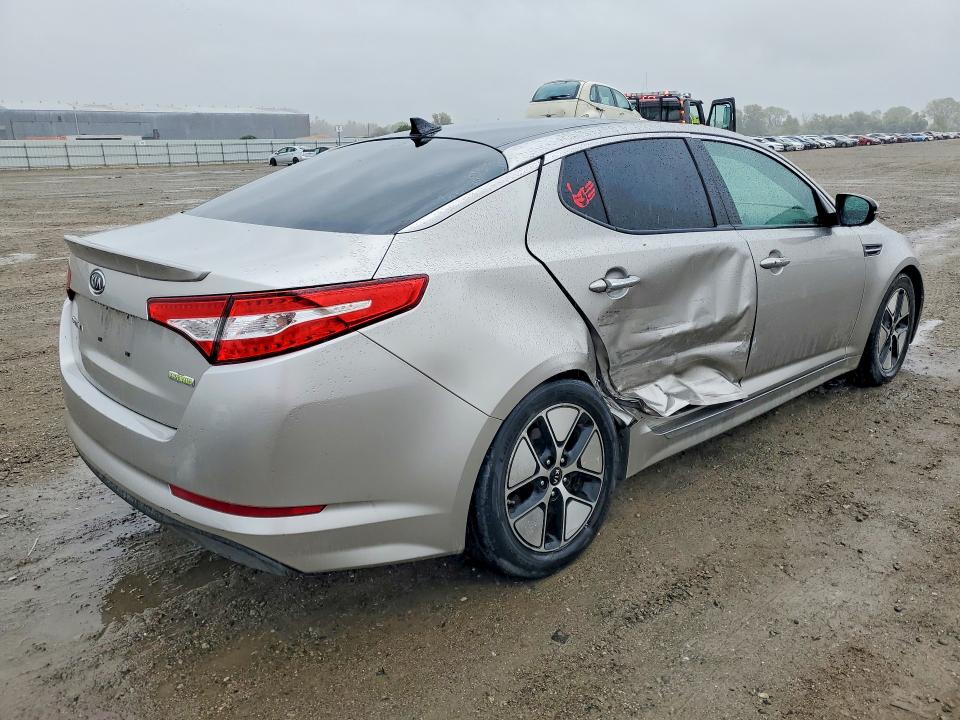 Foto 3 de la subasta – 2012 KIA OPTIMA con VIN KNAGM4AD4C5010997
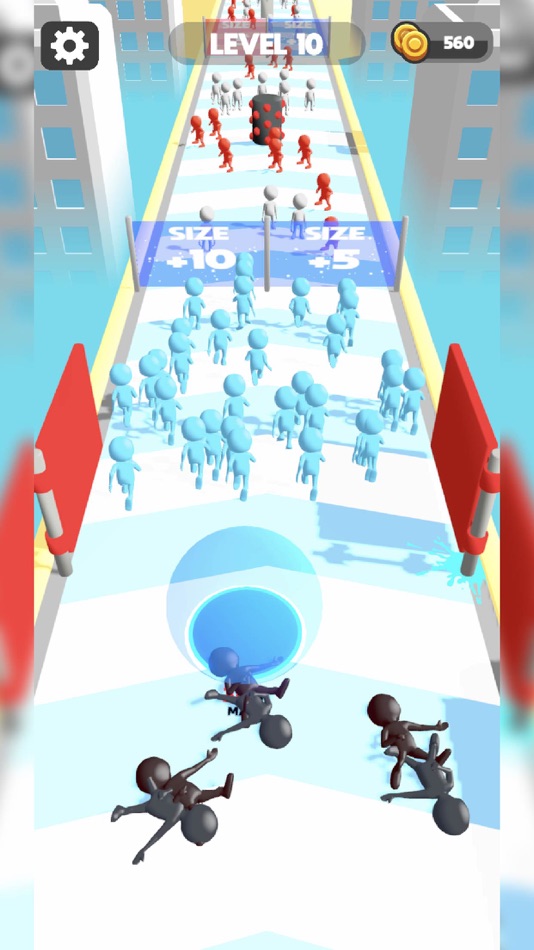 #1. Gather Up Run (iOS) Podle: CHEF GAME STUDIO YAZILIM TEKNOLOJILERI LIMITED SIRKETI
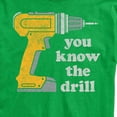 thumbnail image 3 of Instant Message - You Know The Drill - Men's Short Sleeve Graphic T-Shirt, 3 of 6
* * *
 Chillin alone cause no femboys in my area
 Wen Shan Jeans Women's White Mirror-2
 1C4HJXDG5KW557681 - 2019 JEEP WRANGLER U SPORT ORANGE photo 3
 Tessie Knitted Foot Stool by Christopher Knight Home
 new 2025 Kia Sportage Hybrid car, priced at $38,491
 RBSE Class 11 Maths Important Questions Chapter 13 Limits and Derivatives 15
==
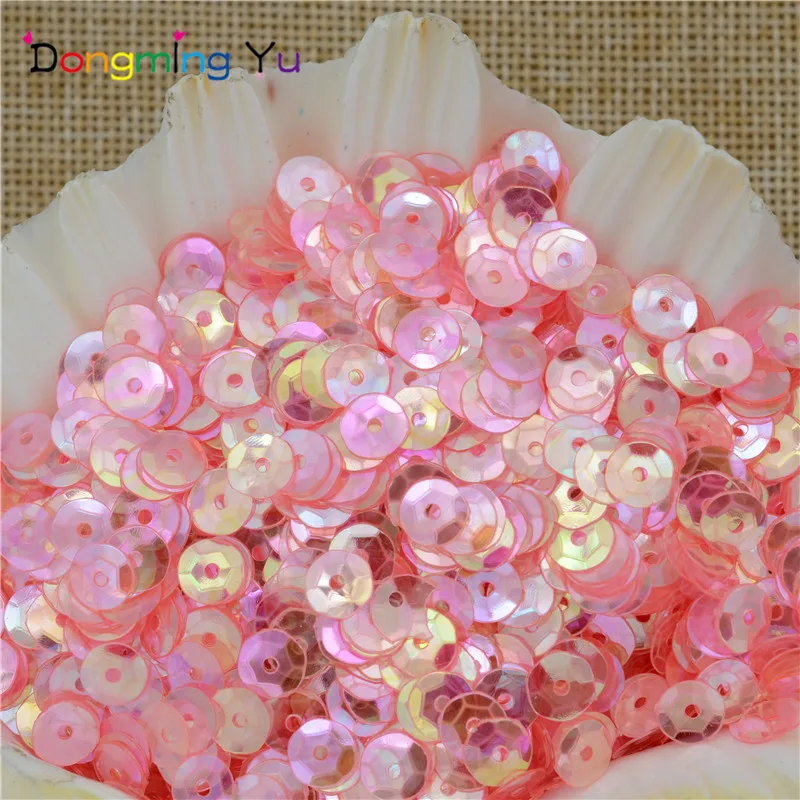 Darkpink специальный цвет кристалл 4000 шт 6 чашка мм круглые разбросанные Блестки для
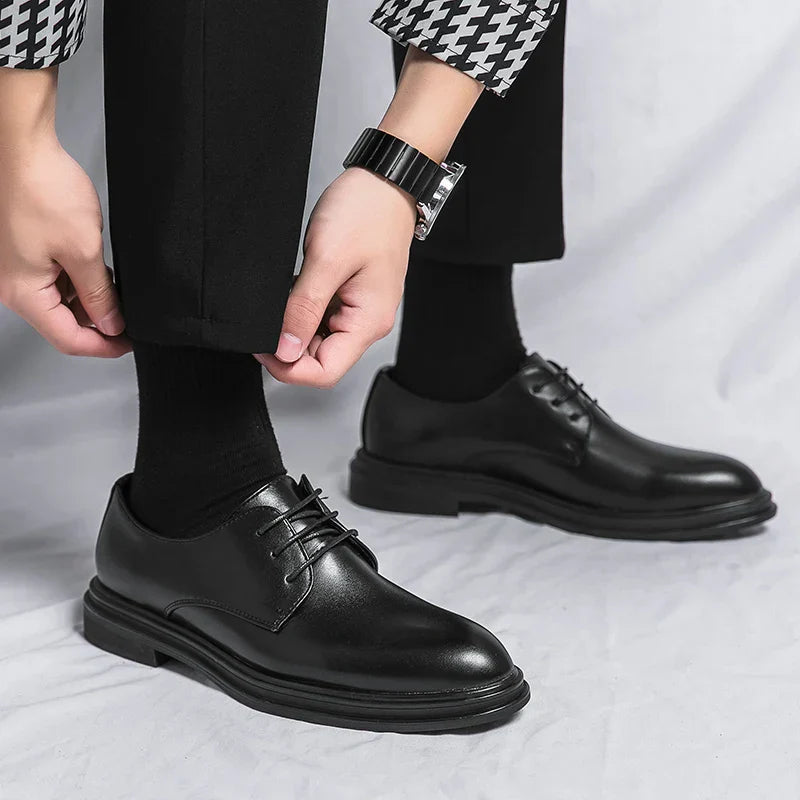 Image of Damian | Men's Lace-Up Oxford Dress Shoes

● Try it
Exact copy, no pictures. Write out the lines in the entries above, starting with the line with "Darkpink специальный цвет" and going on through the line with "Image of Damian", keeping both.

● Answer for this exercise
 Darkpink специальный цвет кристалл 4000 шт 6 чашка мм круглые разбросанные Блестки для
 Image of Damian | Men's Lace-Up Oxford Dress Shoes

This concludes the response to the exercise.